A multifamily home is any property with between two and four units. In some cases you are able to live in a property and collect enough money from other units' rent, costing you little to nothing to live there yourself. These types of homes also will afford you various options. If you are not satisfied with living in the home you can keep ownership of it, rent it and create a useable income-producing investment. Multifamily homes are one of the best ways to grow long-term wealth through real estate.
2. Create your own happy home through rehab.
A big issue I see as a mortgage banker is that many younger buyers want something renovated and like new. What's worth noting is that, with home flipping at all-time highs, we have seen more and more inexperienced buyers rehabbing homes to sell. According to Attom Data Solutions, over 207,000 homes were flipped in 2017, the highest amount in a decade, which gives us some idea of how many of these were sold over the last few years. In many of these flips, there is a good chance of sub-par quality because of a lack of experience of the seller who is flipping the property. Why not buy the fixer-upper yourself and control your own vision for your home?

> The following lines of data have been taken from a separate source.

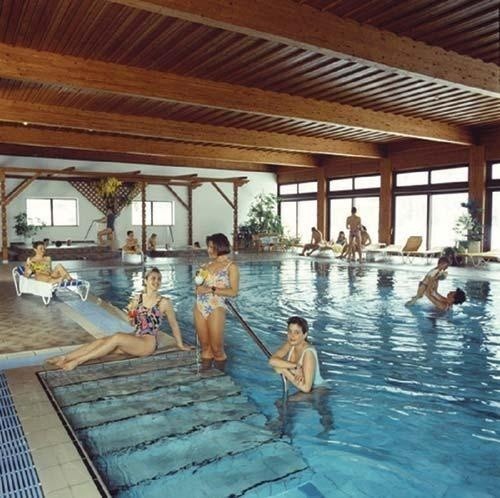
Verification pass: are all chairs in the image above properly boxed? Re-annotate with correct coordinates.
[250,229,499,270]
[9,262,94,306]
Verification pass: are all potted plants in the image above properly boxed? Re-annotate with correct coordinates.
[451,198,489,267]
[11,208,49,247]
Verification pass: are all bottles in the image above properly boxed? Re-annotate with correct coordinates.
[195,275,206,286]
[131,293,140,312]
[35,267,41,279]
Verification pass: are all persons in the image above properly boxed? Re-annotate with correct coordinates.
[297,206,374,259]
[42,267,198,373]
[43,238,49,247]
[93,206,115,250]
[148,233,158,252]
[191,233,240,373]
[267,315,340,441]
[123,230,145,261]
[424,275,468,327]
[403,256,450,309]
[23,240,76,283]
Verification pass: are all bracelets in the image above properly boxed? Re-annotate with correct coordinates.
[293,363,299,370]
[212,285,216,295]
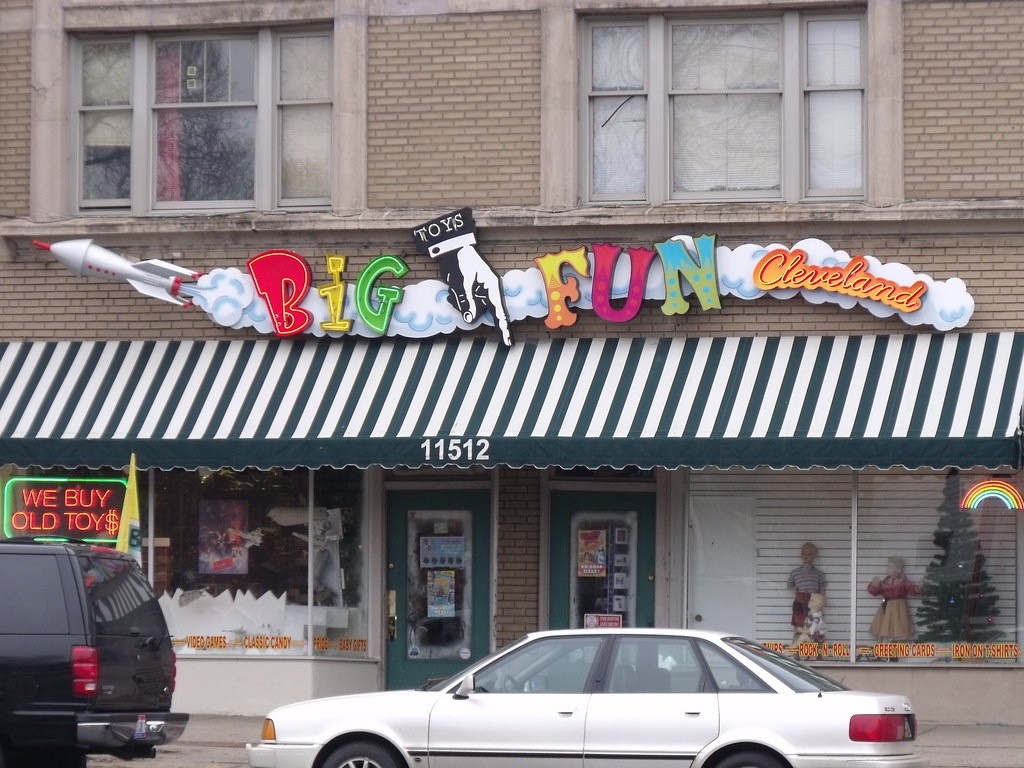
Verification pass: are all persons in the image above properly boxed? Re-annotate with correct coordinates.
[786,593,827,651]
[867,557,922,662]
[786,543,827,661]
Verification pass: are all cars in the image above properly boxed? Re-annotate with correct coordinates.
[246,628,926,768]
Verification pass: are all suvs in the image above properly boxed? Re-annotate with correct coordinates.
[0,536,192,768]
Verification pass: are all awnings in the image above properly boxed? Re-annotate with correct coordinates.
[0,332,1024,472]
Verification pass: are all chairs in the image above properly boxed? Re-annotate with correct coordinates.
[611,666,637,692]
[643,668,672,693]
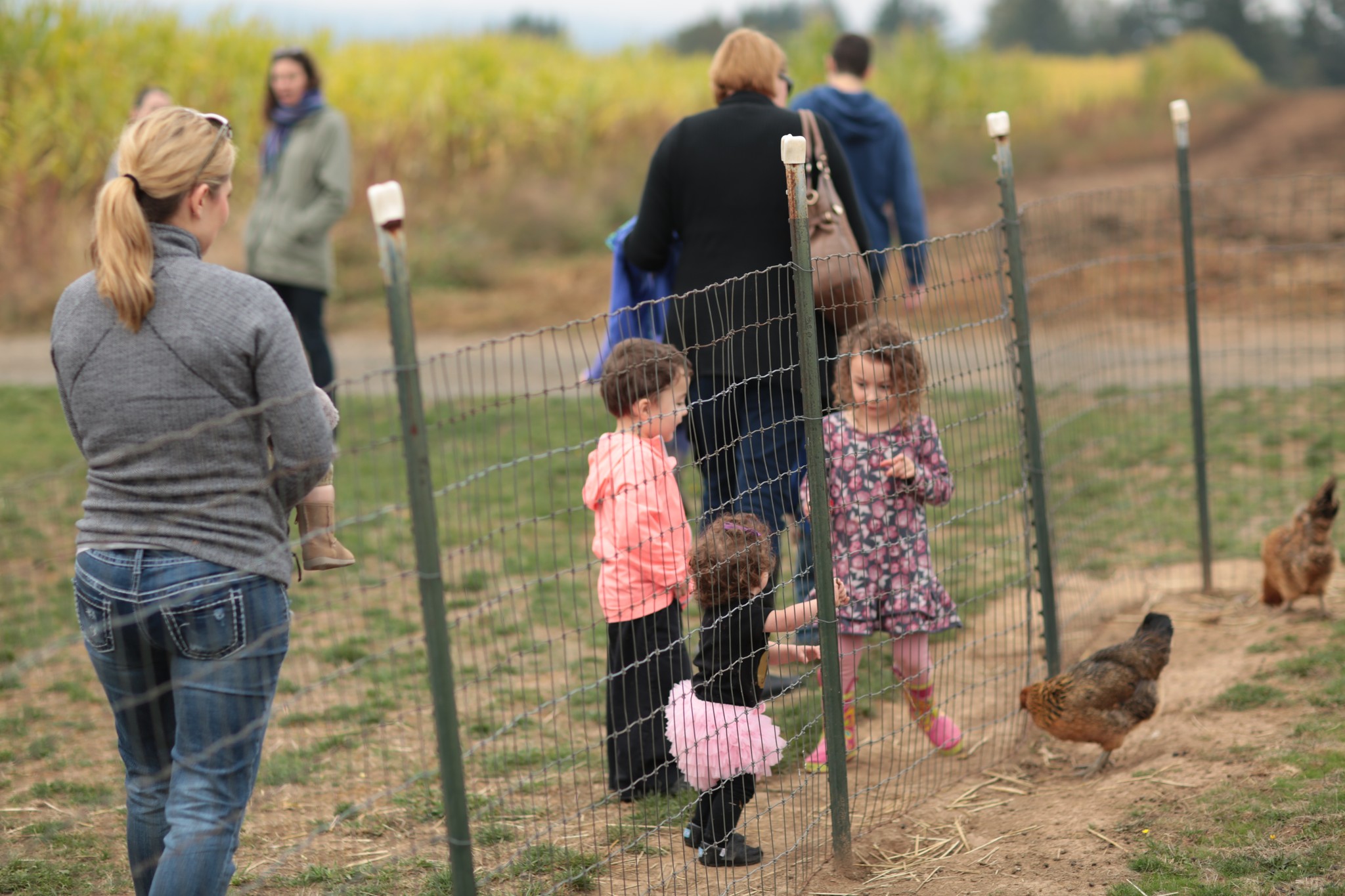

Now more than ever, banks are making it easier to obtain a mortgage that allows you to finance your proposed construction costs. Currently all three mortgage agencies (Fannie Mae, Freddie Mac and the FHA) offer programs that allow homebuyers to put down as little as 5% on a home purchase and finance desired repairs to the property. Lenders may also help you research the contractors to ensure prompt completion and reputable work. If you want to buy a property and ensure your homeownership needs are met, consider creating your dream home yourself.
3. Generate real estate profits without owning real estate.
Real estate investment trusts (REITs) allow investors to buy into residential and commercial real estate they would normally not be able to access. REITs use investor money to purchase properties and then pay dividends from money earned on these properties. Investors are able to buy into REITs through online brokerage accounts, just like an ETF, with a minimum upfront investment and do not need great credit or consistent income — requirements for a mortgage. What most first-time real estate investors do not know is that REITs have outperformed the stock market over the past 50 years. They also provide significant tax benefits and, unlike owning your own home, ease of liquidating your capital. But it's worth noting that REITs often move in the opposite direction of an up stock market, which under current conditions makes them a riskier investment.
Crowdfunding for real estate has also become a new trend that has showed consistent profit gains over the last five years. Like REITS, crowdfunds allow you invest in properties you may not have been able to on your own. Some crowdfunds allow as little as a $500 investment to get started. Unlike REITs, this option does not make it so easy to liquidate your funds if needed — most funds restrict when you can take your money out or may issue a penalty. Profits are earned through rental income on the properties as well as sale of the property. Crowdfunds are still very new and relatively untested, so there's not a breadth of historical data to analyze.
But what both investment vehicles do offer is an option to make a smaller, lower-risk investment into real estate without actually owning property, providing more options for younger investors who want to start somewhere.
There are many ways new investors can get involved in real estate without becoming frustrated over their purchase. These are just a few. A major key to entering the real estate market, no matter which path you take, is to not rush into the market. Be patient, do your research, make a budget and choose which option works best for you.